Bitcoin (BTC) available on exchanges is about to hit its lowest levels ever, the latest data shows.
As noted by Ki Young Ju, CEO of on-chain analytics platform CryptoQuant, exchange reserves have returned to all-time lows last seen in early May.
Time for another Bitcoin “sell-side liquidity crisis?”
As of Thursday, the latest date for which figures are available, there was 2.399 million BTC available across major exchanges.
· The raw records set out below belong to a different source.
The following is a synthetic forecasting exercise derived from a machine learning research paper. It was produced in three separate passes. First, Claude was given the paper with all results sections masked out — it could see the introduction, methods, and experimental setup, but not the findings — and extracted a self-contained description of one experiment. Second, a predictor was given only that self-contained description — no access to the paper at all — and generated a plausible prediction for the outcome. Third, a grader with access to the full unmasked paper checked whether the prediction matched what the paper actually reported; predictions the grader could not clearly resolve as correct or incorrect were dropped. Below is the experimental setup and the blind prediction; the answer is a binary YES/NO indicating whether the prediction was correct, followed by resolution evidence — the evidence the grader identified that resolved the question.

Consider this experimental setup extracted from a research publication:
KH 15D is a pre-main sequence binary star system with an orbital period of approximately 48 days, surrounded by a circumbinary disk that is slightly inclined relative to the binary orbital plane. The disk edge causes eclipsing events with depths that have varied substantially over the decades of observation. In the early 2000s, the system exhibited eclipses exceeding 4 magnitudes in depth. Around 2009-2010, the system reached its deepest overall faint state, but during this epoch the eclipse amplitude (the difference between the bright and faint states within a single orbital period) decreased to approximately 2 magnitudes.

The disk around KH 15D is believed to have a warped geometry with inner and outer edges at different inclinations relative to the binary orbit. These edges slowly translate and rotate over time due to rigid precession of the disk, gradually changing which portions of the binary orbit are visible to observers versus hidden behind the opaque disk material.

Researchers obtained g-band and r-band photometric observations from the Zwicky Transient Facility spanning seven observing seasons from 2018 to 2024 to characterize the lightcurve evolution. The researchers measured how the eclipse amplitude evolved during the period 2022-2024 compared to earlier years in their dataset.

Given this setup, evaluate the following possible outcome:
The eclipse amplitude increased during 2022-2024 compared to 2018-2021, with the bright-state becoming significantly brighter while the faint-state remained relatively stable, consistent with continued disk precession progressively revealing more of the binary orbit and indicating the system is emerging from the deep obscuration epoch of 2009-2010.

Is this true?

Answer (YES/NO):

May’s low measured 2.390 million.
Bitcoin traders have thus reversed a deposit trend that ensued during the mid-May price upheaval, which points to a clear return to an investment-focused — not speculation-focused — mentality.
“Hope to see another sell-side liquidity crisis on Bitcoin,” Ki added in comments.
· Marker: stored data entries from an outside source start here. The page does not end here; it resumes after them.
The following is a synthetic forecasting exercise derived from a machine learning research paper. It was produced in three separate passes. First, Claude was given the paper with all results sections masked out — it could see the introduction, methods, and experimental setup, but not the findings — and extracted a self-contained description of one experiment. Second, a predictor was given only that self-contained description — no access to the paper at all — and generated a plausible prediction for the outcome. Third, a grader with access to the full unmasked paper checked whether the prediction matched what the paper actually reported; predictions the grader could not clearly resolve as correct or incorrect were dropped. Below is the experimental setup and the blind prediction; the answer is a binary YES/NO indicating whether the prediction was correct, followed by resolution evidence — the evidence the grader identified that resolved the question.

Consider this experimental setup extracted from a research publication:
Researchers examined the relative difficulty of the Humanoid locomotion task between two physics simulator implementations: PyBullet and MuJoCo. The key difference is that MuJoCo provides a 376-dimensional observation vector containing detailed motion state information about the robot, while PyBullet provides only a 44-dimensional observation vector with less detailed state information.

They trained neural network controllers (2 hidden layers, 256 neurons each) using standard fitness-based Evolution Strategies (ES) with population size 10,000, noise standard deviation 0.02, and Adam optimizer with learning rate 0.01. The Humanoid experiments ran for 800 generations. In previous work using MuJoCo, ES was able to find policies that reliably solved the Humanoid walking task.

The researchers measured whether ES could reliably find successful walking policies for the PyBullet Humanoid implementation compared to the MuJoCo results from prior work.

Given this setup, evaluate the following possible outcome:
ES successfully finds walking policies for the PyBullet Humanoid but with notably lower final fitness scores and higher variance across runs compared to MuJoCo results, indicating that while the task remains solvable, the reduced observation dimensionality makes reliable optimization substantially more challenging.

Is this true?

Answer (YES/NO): NO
Such a crisis, or “supply squeeze,” has formed a common narrative in recent weeks, reinforced by healthy buying up of excess liquidity from Tuesday’s price dip.
It’s not just retail — derivatives platforms have also seen major withdrawals of BTC this week, while the overall BTC supply is becoming less mobile.
Data from fellow on-chain analytics firm Glassnode confirmed that on Friday, the section of the supply, which last moved one to two years ago, reached a three-year low.
Those who last moved BTC to an address between September 2019 and September 2020 are, therefore, not touching their holdings.
Bitcoin support levels suggest $43,000 floor
BTC/USD continued to trade below $46,000 at the time of writing Friday.
In his latest YouTube update, Cointelegraph contributor Michaël van de Poppe denied any idea that Bitcoin had entered a bear market, with nearby levels tipped to provide support.
These are $45,700, which should give way to between $43,000 and $44,000 if it fails.
“On the upside, we also know that $46,700 is still a very important resistance level,” he added.
“If that cracks, I think the chances that we’re going to break through $47,500 all the way towards $50,000 is significant, and that will bring strength to the altcoin markets as the altcoins will just follow suit.”